Now, I feel that a capacity of 4 is somewhat conservative, but I also feel that in a situation where you intend the augmented area to be subjected to repeated tactile scrutiny that you should err on the side of caution. That kind of searching produces substantial bonuses to the perception check to find implants, after all.

-Frank
RunnerPaul
Well said.
Rotbart van Dainig
QUOTE (blakkie)
No, they buried that on page [edit: 238 ], and put misleading text in the Rigger Adaptation description.

That's an Errata - Pilot is Software and has no prequisites other than Response, nor does Remote Control.
blakkie
QUOTE (Rotbart van Dainig @ Oct 14 2005, 04:55 AM)
QUOTE (blakkie @ Oct 14 2005, 12:34 AM)
No, they buried that on page [edit:  238 ], and put misleading text in the Rigger Adaptation description.

That's an Errata - Pilot is Software and has no prequisites other than Response, nor does Remote Control.

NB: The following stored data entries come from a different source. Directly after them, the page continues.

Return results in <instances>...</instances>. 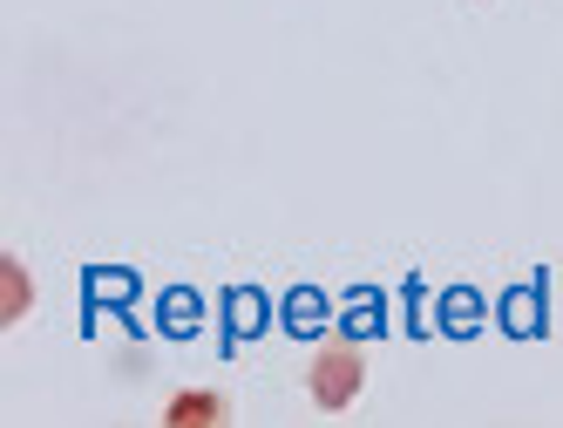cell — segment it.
<instances>
[{"label":"cell","mask_w":563,"mask_h":428,"mask_svg":"<svg viewBox=\"0 0 563 428\" xmlns=\"http://www.w3.org/2000/svg\"><path fill=\"white\" fill-rule=\"evenodd\" d=\"M306 387H312V402L327 408V415L353 408V395L367 387V354H360L353 340H327L312 354V367H306Z\"/></svg>","instance_id":"1"},{"label":"cell","mask_w":563,"mask_h":428,"mask_svg":"<svg viewBox=\"0 0 563 428\" xmlns=\"http://www.w3.org/2000/svg\"><path fill=\"white\" fill-rule=\"evenodd\" d=\"M231 408L218 402V395H184V402H170V421H224Z\"/></svg>","instance_id":"2"},{"label":"cell","mask_w":563,"mask_h":428,"mask_svg":"<svg viewBox=\"0 0 563 428\" xmlns=\"http://www.w3.org/2000/svg\"><path fill=\"white\" fill-rule=\"evenodd\" d=\"M21 314H27V265L8 259V320H21Z\"/></svg>","instance_id":"3"}]
</instances>
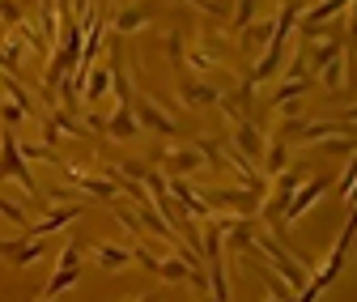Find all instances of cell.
I'll list each match as a JSON object with an SVG mask.
<instances>
[{
	"label": "cell",
	"instance_id": "cell-1",
	"mask_svg": "<svg viewBox=\"0 0 357 302\" xmlns=\"http://www.w3.org/2000/svg\"><path fill=\"white\" fill-rule=\"evenodd\" d=\"M230 218H217V222H204L200 226V239H196V251L204 255V269H208V294L213 298H230V285H226V230Z\"/></svg>",
	"mask_w": 357,
	"mask_h": 302
},
{
	"label": "cell",
	"instance_id": "cell-2",
	"mask_svg": "<svg viewBox=\"0 0 357 302\" xmlns=\"http://www.w3.org/2000/svg\"><path fill=\"white\" fill-rule=\"evenodd\" d=\"M349 243H353V222H344V230L336 234V243H332V251H328V260H324L315 273H306V285L298 289V298H319V294L340 277V269H344V260H349Z\"/></svg>",
	"mask_w": 357,
	"mask_h": 302
},
{
	"label": "cell",
	"instance_id": "cell-3",
	"mask_svg": "<svg viewBox=\"0 0 357 302\" xmlns=\"http://www.w3.org/2000/svg\"><path fill=\"white\" fill-rule=\"evenodd\" d=\"M251 247L264 255L268 264H273V273H277V277H285V285H289L294 294L306 285V273H310V269L298 260V255H289V251H285V247H281L273 234H251Z\"/></svg>",
	"mask_w": 357,
	"mask_h": 302
},
{
	"label": "cell",
	"instance_id": "cell-4",
	"mask_svg": "<svg viewBox=\"0 0 357 302\" xmlns=\"http://www.w3.org/2000/svg\"><path fill=\"white\" fill-rule=\"evenodd\" d=\"M0 179H13L30 200H38L43 192H38V183H34V175H30V162L22 158V149H17V137L9 133H0Z\"/></svg>",
	"mask_w": 357,
	"mask_h": 302
},
{
	"label": "cell",
	"instance_id": "cell-5",
	"mask_svg": "<svg viewBox=\"0 0 357 302\" xmlns=\"http://www.w3.org/2000/svg\"><path fill=\"white\" fill-rule=\"evenodd\" d=\"M328 188H332V179H328V175H319V179H315V175H306V179H302V183L294 188V196H289V204H285V213H281V226L298 222L302 213H306L310 204H315V200H319V196H324Z\"/></svg>",
	"mask_w": 357,
	"mask_h": 302
},
{
	"label": "cell",
	"instance_id": "cell-6",
	"mask_svg": "<svg viewBox=\"0 0 357 302\" xmlns=\"http://www.w3.org/2000/svg\"><path fill=\"white\" fill-rule=\"evenodd\" d=\"M77 218H81V200H64V204H60V209H52L43 222H34V226H30V234H34V239H47V234H56V230L73 226Z\"/></svg>",
	"mask_w": 357,
	"mask_h": 302
},
{
	"label": "cell",
	"instance_id": "cell-7",
	"mask_svg": "<svg viewBox=\"0 0 357 302\" xmlns=\"http://www.w3.org/2000/svg\"><path fill=\"white\" fill-rule=\"evenodd\" d=\"M43 251H47V247H43L34 234L30 239H17V243L13 239H0V260H9V264H34Z\"/></svg>",
	"mask_w": 357,
	"mask_h": 302
},
{
	"label": "cell",
	"instance_id": "cell-8",
	"mask_svg": "<svg viewBox=\"0 0 357 302\" xmlns=\"http://www.w3.org/2000/svg\"><path fill=\"white\" fill-rule=\"evenodd\" d=\"M132 107H141V128H153V133H162V137H174L178 133L174 115H166L158 98H141V103H132Z\"/></svg>",
	"mask_w": 357,
	"mask_h": 302
},
{
	"label": "cell",
	"instance_id": "cell-9",
	"mask_svg": "<svg viewBox=\"0 0 357 302\" xmlns=\"http://www.w3.org/2000/svg\"><path fill=\"white\" fill-rule=\"evenodd\" d=\"M264 145H268V141H264V133H259L255 123H247V119H238V123H234V149H238L243 158L259 162V158H264Z\"/></svg>",
	"mask_w": 357,
	"mask_h": 302
},
{
	"label": "cell",
	"instance_id": "cell-10",
	"mask_svg": "<svg viewBox=\"0 0 357 302\" xmlns=\"http://www.w3.org/2000/svg\"><path fill=\"white\" fill-rule=\"evenodd\" d=\"M102 133H111L115 141H132V137H141V119H137V111H132V103H119V107H115V119H107Z\"/></svg>",
	"mask_w": 357,
	"mask_h": 302
},
{
	"label": "cell",
	"instance_id": "cell-11",
	"mask_svg": "<svg viewBox=\"0 0 357 302\" xmlns=\"http://www.w3.org/2000/svg\"><path fill=\"white\" fill-rule=\"evenodd\" d=\"M64 170H68V175L77 179V188H81V192L98 196V200H115V188H119V183H115L111 175H107V179H102V175H85L81 166H64Z\"/></svg>",
	"mask_w": 357,
	"mask_h": 302
},
{
	"label": "cell",
	"instance_id": "cell-12",
	"mask_svg": "<svg viewBox=\"0 0 357 302\" xmlns=\"http://www.w3.org/2000/svg\"><path fill=\"white\" fill-rule=\"evenodd\" d=\"M349 133H353L349 119H319V123L298 128V141H302V145H315L319 137H349Z\"/></svg>",
	"mask_w": 357,
	"mask_h": 302
},
{
	"label": "cell",
	"instance_id": "cell-13",
	"mask_svg": "<svg viewBox=\"0 0 357 302\" xmlns=\"http://www.w3.org/2000/svg\"><path fill=\"white\" fill-rule=\"evenodd\" d=\"M81 90H85V103L94 107V103L111 90V68H94V64H89L85 77H81Z\"/></svg>",
	"mask_w": 357,
	"mask_h": 302
},
{
	"label": "cell",
	"instance_id": "cell-14",
	"mask_svg": "<svg viewBox=\"0 0 357 302\" xmlns=\"http://www.w3.org/2000/svg\"><path fill=\"white\" fill-rule=\"evenodd\" d=\"M166 166L174 170V175H196V170L204 166V153H200V145L196 149H170L166 153Z\"/></svg>",
	"mask_w": 357,
	"mask_h": 302
},
{
	"label": "cell",
	"instance_id": "cell-15",
	"mask_svg": "<svg viewBox=\"0 0 357 302\" xmlns=\"http://www.w3.org/2000/svg\"><path fill=\"white\" fill-rule=\"evenodd\" d=\"M77 281H81V264H73V269H56V277L38 289V298H60V294H64V289H73Z\"/></svg>",
	"mask_w": 357,
	"mask_h": 302
},
{
	"label": "cell",
	"instance_id": "cell-16",
	"mask_svg": "<svg viewBox=\"0 0 357 302\" xmlns=\"http://www.w3.org/2000/svg\"><path fill=\"white\" fill-rule=\"evenodd\" d=\"M285 162H289V141H285V133H281V141L264 145V175H281Z\"/></svg>",
	"mask_w": 357,
	"mask_h": 302
},
{
	"label": "cell",
	"instance_id": "cell-17",
	"mask_svg": "<svg viewBox=\"0 0 357 302\" xmlns=\"http://www.w3.org/2000/svg\"><path fill=\"white\" fill-rule=\"evenodd\" d=\"M94 260L102 269H123L132 260V247H111V243H94Z\"/></svg>",
	"mask_w": 357,
	"mask_h": 302
},
{
	"label": "cell",
	"instance_id": "cell-18",
	"mask_svg": "<svg viewBox=\"0 0 357 302\" xmlns=\"http://www.w3.org/2000/svg\"><path fill=\"white\" fill-rule=\"evenodd\" d=\"M324 85H328V90H340V85H344V60L340 56H332L324 64Z\"/></svg>",
	"mask_w": 357,
	"mask_h": 302
},
{
	"label": "cell",
	"instance_id": "cell-19",
	"mask_svg": "<svg viewBox=\"0 0 357 302\" xmlns=\"http://www.w3.org/2000/svg\"><path fill=\"white\" fill-rule=\"evenodd\" d=\"M141 26H149V13H141V9H128V13L115 22L119 34H132V30H141Z\"/></svg>",
	"mask_w": 357,
	"mask_h": 302
},
{
	"label": "cell",
	"instance_id": "cell-20",
	"mask_svg": "<svg viewBox=\"0 0 357 302\" xmlns=\"http://www.w3.org/2000/svg\"><path fill=\"white\" fill-rule=\"evenodd\" d=\"M17 149H22V158H26V162H60L52 145H22V141H17Z\"/></svg>",
	"mask_w": 357,
	"mask_h": 302
},
{
	"label": "cell",
	"instance_id": "cell-21",
	"mask_svg": "<svg viewBox=\"0 0 357 302\" xmlns=\"http://www.w3.org/2000/svg\"><path fill=\"white\" fill-rule=\"evenodd\" d=\"M268 38H273V26H247V43H243V47L247 52H264Z\"/></svg>",
	"mask_w": 357,
	"mask_h": 302
},
{
	"label": "cell",
	"instance_id": "cell-22",
	"mask_svg": "<svg viewBox=\"0 0 357 302\" xmlns=\"http://www.w3.org/2000/svg\"><path fill=\"white\" fill-rule=\"evenodd\" d=\"M217 90H208V85H188L183 90V107H200V103H213Z\"/></svg>",
	"mask_w": 357,
	"mask_h": 302
},
{
	"label": "cell",
	"instance_id": "cell-23",
	"mask_svg": "<svg viewBox=\"0 0 357 302\" xmlns=\"http://www.w3.org/2000/svg\"><path fill=\"white\" fill-rule=\"evenodd\" d=\"M336 188H340V200H344V204H353V188H357V175H353V158L344 162V170H340V183H336Z\"/></svg>",
	"mask_w": 357,
	"mask_h": 302
},
{
	"label": "cell",
	"instance_id": "cell-24",
	"mask_svg": "<svg viewBox=\"0 0 357 302\" xmlns=\"http://www.w3.org/2000/svg\"><path fill=\"white\" fill-rule=\"evenodd\" d=\"M0 218H5L9 226H26V213H22V204H13V200H5V196H0Z\"/></svg>",
	"mask_w": 357,
	"mask_h": 302
},
{
	"label": "cell",
	"instance_id": "cell-25",
	"mask_svg": "<svg viewBox=\"0 0 357 302\" xmlns=\"http://www.w3.org/2000/svg\"><path fill=\"white\" fill-rule=\"evenodd\" d=\"M298 94H306V81H289V85H281V90L273 94V107H277V103H289V98H298Z\"/></svg>",
	"mask_w": 357,
	"mask_h": 302
},
{
	"label": "cell",
	"instance_id": "cell-26",
	"mask_svg": "<svg viewBox=\"0 0 357 302\" xmlns=\"http://www.w3.org/2000/svg\"><path fill=\"white\" fill-rule=\"evenodd\" d=\"M73 264H81V247L68 239V243H64V251H60V260H56V269H73Z\"/></svg>",
	"mask_w": 357,
	"mask_h": 302
},
{
	"label": "cell",
	"instance_id": "cell-27",
	"mask_svg": "<svg viewBox=\"0 0 357 302\" xmlns=\"http://www.w3.org/2000/svg\"><path fill=\"white\" fill-rule=\"evenodd\" d=\"M344 5H349V0H328V5H319L315 13H310V22H319V17H332V13H340Z\"/></svg>",
	"mask_w": 357,
	"mask_h": 302
},
{
	"label": "cell",
	"instance_id": "cell-28",
	"mask_svg": "<svg viewBox=\"0 0 357 302\" xmlns=\"http://www.w3.org/2000/svg\"><path fill=\"white\" fill-rule=\"evenodd\" d=\"M332 56H336V47H315V52H310V64H315V68H324Z\"/></svg>",
	"mask_w": 357,
	"mask_h": 302
},
{
	"label": "cell",
	"instance_id": "cell-29",
	"mask_svg": "<svg viewBox=\"0 0 357 302\" xmlns=\"http://www.w3.org/2000/svg\"><path fill=\"white\" fill-rule=\"evenodd\" d=\"M251 13H255V0H238V26H247Z\"/></svg>",
	"mask_w": 357,
	"mask_h": 302
}]
</instances>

No, what i was talking about there is that making a vehicle not listed as a drone into a drone is not described in the Rigger Adaptation description (that is somewhat misleading in it's stated purpose), or judging it as such by it having Pilot software coming with the vehicle, but instead in the middle of the left column on page 238.

So what is the "errata", and has it actually been acknowledges officially as "errata"? That the Pilot software doesn't come with the vehicle (which is what i assumed that column ment)? By "Remote Control" do you mean as a drone? Because that does have a prereq of a Rigger Adaptation kit OR being a "drone" vehicle (but without Pilot software i don't see how you can Captian Chair it).